The things that bring up pure anger are the things we feel most strongly about; there is often a hint of purpose and direction for our lives embedded within this passionate response.

What brings up your pure anger? How does it affect you?

How does this get expressed n your life? If it is not currently expressed, would you like it to be, and if so, what are some ways you could imagine integrating it?

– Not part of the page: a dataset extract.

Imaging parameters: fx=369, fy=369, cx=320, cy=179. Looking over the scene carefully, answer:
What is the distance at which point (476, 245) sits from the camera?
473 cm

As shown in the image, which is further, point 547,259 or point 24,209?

Many of us carry around old anger that was never expressed – this often shows up as resentful or cynical thoughts and impacts the way we relate in the present – it’s important to bring this into awareness, express it (through journalling for example, or perhaps some good old fashioned pillow bashing ;)), release it (a ritual burning of the journalling is a powerful way to release), and forgive yourself for having held onto it (internalized anger harms us; when we feel the weight release it is often accompanied by grief around the impact it has had on us).

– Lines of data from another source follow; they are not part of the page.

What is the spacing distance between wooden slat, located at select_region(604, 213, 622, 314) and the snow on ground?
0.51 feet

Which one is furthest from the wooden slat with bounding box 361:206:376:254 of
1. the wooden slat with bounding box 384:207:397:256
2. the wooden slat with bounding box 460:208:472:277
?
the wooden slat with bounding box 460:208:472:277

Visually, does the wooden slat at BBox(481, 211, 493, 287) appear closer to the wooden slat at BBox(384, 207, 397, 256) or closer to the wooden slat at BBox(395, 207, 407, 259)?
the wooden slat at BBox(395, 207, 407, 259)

Is there any old anger it’s time to let go of? How do you want to release it? What would you like to shift in your connection to anger?

7 steps to work with anger constructively

  1. Notice what is happening in your body and stay with the sensation
  2. Name the emotion as anger
  3. Ask why it’s there
  4. Explore what the cause of it brings up in you (emotions beneath the anger)
  5. Notice what thoughts are linked to those emotions (what are you making it mean?)
  6. Connect to your heart
  7. Feel the anger at the same time and, bringing it up through the heart, express what needs to be said for you to have peace

Anger has huge power in it; when we harness it, we can move mountains with its force.

Treasure your anger, hold it’s flames with love, and it will transmute into strength.

//

{ Third in a series of 4 excerpts from the upcoming Wild&Free Workbook }

3 thoughts on “Why pure anger is an evolutionary tool & how to work with it

  1. Hey Stephanie,

    I’ve been zipping about…away from blogs for awhile.

    In the past I’ve held pure anger at a simmer for extended periods…it produces clarity – of purpose and direction as you’ve stated, but in some ways it can be difficult to put down / let go of after awhile. There’s a seductiveness in prolonged anger / rage which can be rather difficult to extricate yourself from.

    Watch out for the scarring and grief! :)

    Love,
    Mark

    Like

    1. That’s a great point Mark! I met someone this week with exactly that issue. I think the interesting thing is to practice knowing which is which, and to build the capacity to use the pure anger, rather than letting it use you ;)

      Big hug and love, and many beautiful wishes for this new year!